中古車購入チェックポイント
掲載日:2022.05.31 / 更新日:2022.08.01

中古車の耐用年数の算出方法とは?計算方法や注意点について解説

中古車を事業用で購入する際は、耐用年数が一律ではなくバラバラなケースがあります。それは、新車登録してからの経過月数が大きく関係しています。

新車と違い中古車の耐用年数は計算式があり、それをもって算出します。計算式を知っておけば、減価償却をする時に役立つでしょう。

車は固定資産です。減価償却するためには耐用年数が重要になってきますので、経費計上するときに必須です。

この記事では、中古車の耐用年数の算出方法と注意点について詳しく解説していきます。

耐用年数とは?

一般的に事業に使う資産について長期間使用する際は「固定資産」に分けられます。

耐用年数とは、資産として使用可能できる期間のことです。これは、国税庁が定めている固定資産の法定耐用年数を使用します。車だけではなく、不動産や備品について金額が高価になるものは、このケースが当てはまります。

実際のところ、経理処理のために必要です。つまり、新規に購入した資産価値を基準にして、資産の種類や構造によって詳細が決められています。

固定資産になるものに関しては、取得時に一括で経費として計上することができず、耐用年数に応じて減価償却をすることが背景としてあります。
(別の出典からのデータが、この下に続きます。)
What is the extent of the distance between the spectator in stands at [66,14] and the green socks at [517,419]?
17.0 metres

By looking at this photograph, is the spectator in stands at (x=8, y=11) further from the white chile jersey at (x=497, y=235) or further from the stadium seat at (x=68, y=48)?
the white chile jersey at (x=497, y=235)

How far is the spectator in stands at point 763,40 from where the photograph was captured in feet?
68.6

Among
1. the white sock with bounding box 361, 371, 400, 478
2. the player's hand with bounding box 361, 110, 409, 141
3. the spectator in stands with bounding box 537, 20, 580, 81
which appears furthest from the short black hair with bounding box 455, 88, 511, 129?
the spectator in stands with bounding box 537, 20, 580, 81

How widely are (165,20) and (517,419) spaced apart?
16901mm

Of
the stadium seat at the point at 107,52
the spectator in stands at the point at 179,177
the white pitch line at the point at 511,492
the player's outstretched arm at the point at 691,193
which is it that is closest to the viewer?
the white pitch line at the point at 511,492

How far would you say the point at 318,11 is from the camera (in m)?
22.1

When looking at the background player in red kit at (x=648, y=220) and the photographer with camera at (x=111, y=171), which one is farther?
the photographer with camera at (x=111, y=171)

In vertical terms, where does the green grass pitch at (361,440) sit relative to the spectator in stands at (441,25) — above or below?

そのため、中古資産を購入した場合には、経過年数をもとに所定の計算式で算出し、耐用年数を決定させます。

中古資産は使用状況や劣化などで耐用年数が左右されず、変動することはないという点は覚えておきましょう。

購入状況によって車の耐用年数は変化する

車を事業用で購入した場合、新車と中古車では耐用年数が異なってきます。それは、車の経過年数に応じて変化するからです。

耐用年数の考え方は「使用可能期間がどの時期まであるのか」が基準になります。そのため、個々の車の状況に応じて異なってくることが考えられます。
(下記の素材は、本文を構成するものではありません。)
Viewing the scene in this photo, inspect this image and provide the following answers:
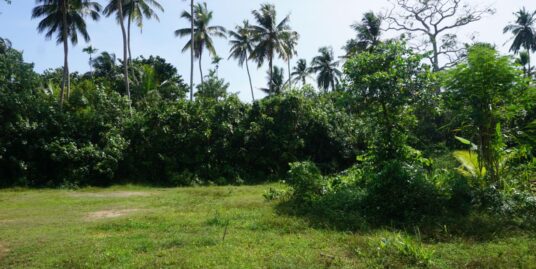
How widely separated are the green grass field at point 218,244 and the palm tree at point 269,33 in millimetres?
22004

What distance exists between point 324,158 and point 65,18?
586 inches

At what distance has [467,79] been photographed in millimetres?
7805

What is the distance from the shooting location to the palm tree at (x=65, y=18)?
67.3 ft

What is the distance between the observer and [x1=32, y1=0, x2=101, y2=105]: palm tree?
20.5 m

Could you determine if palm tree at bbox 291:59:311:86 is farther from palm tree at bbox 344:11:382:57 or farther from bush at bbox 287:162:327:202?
bush at bbox 287:162:327:202

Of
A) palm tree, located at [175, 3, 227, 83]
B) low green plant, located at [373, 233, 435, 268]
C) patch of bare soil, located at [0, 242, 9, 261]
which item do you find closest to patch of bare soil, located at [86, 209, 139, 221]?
patch of bare soil, located at [0, 242, 9, 261]

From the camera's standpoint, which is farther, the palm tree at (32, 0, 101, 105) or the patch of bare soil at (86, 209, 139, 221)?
the palm tree at (32, 0, 101, 105)

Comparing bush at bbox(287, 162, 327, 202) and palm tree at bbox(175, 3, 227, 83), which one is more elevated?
palm tree at bbox(175, 3, 227, 83)

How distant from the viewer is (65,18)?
798 inches

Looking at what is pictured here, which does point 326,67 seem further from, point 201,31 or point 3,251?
point 3,251

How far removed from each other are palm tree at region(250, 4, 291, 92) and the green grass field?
2200 centimetres

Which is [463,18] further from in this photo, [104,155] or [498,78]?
[104,155]

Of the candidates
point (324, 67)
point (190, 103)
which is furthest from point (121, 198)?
point (324, 67)

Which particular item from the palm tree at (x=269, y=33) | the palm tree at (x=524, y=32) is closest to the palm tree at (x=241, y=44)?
the palm tree at (x=269, y=33)
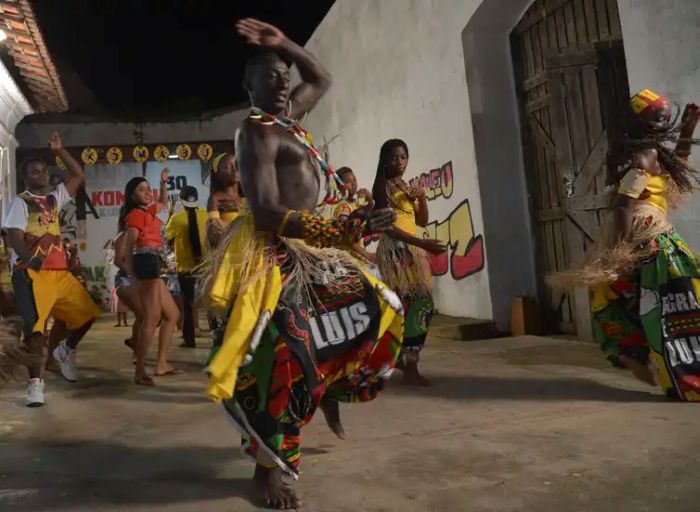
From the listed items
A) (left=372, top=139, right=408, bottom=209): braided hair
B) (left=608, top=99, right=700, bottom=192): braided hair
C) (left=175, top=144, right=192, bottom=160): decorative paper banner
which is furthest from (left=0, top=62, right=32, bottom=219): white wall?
(left=608, top=99, right=700, bottom=192): braided hair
固定資産は取得時期から何年使えるかがポイントになりますので、自動車の場合は種類、大きさ、使用用途に応じて変化していきます。それは、税の公平性を保つために必要なことと言えるでしょう。

新車購入の場合

耐用年数は、国税庁で詳細が定められています。新車の場合の耐用年数は、以下の通りです。

<一般用>
・普通自動車:6年
・軽自動車:4年
・貨物自動車:ダンプ式は4年・その他は5年
・自転車:2年

<運送事業用>
・乗合自動車:5年
・小型車(貨物自動車で積載量2t以下、その他排気量が2L以下):3年
・大型乗用車(総排気量が3L以上):5年

使用用途によっても耐用年数が変わりますので、注意しましょう。

中古車購入の場合

中古車は以前のオーナーが使用していた車なので、使用頻度やコンディションも異なります。正確に使用可能期間を決定することは難しいでしょう。

そのため、新規登録をした時期から月数を確認して耐用年数を決定します。これからお伝えする計算式から算出した年数を耐用年数として使用することが可能です。
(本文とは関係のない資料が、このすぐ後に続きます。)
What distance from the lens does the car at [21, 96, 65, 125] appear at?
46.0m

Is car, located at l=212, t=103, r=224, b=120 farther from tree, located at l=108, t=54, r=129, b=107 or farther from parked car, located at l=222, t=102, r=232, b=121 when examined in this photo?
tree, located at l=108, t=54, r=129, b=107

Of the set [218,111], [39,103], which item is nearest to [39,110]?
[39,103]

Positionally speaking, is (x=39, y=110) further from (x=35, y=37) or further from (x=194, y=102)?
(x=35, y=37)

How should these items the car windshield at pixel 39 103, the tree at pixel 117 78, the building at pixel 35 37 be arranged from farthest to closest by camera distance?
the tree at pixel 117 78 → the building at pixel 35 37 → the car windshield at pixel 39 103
また、中古車の場合には30万円をボーダーに減価償却について考え方が変わります。

30万円未満の中古車については一括で費用計上ができます。これは、少額減価償却資産として扱うことができるからです。つまり、購入した事業年度にそのまま経費計上することができます。

それに対して、30万円以上の中古車は、耐用年数から償却することになります。

中古車における耐用年数の計算方法

中古車の耐用年数の計算方法で重要なことは「新規登録してから何年経過ししているか」になります。それは、使い始めた時期から劣化が進み、耐用年数が減少しているからです。

税制として公平性を保つためにも、必要なことと言えます。そのため、中古車は使用状況によっても個々で程度は異なりますが、一般的な耐用年数を定めることが求められているので、簡便法を用いています。

計算式に関しては、以下の通りです。

中古車の耐用年数=(法定耐用年数ー経過年数)+(経過年数×0.2)

ただし、1年未満の端数は切り捨て、計算結果が2年以内になる場合は、耐用年数は2年になります。

具体例を挙げて計算してみます。
4年落ちの中古車(普通自動車)のケースは以下のようになります。

(6年(法定耐用年数)ー4年(経過年数))+(4年(経過年数)×0.2)=2年+0.8年=2.8年

1年未満の端数は切り捨てなので、4年落ちの車の耐用年数は2年になります。

また、中古車の法定耐用年数を越えているケースでは以下の計算式になります。

中古車の耐用年数=法定耐用年数×0.2

具体例を挙げて計算してみます。
経過年数が7年の普通自動車の場合、法定耐用年数は6年になりますので、以下のようになります。

6年(法定耐用年数)×0.2=1.2年

計算結果が2年以内の場合は耐用年数は2年なので、この場合は2年になります。つまり、経過年数が法定耐用年数を越える場合は2年です。

経過年数による耐用年数一覧

新車と中古車を比べると、中古車のほうが耐用年数は短くなります。

減価償却に視点を向けると、耐用年数が短くなればなるほど経費として計上できる金額も多くすることが可能です。そのため、早期に減価償却を行いたい場合には、中古車のメリットが活用できるでしょう。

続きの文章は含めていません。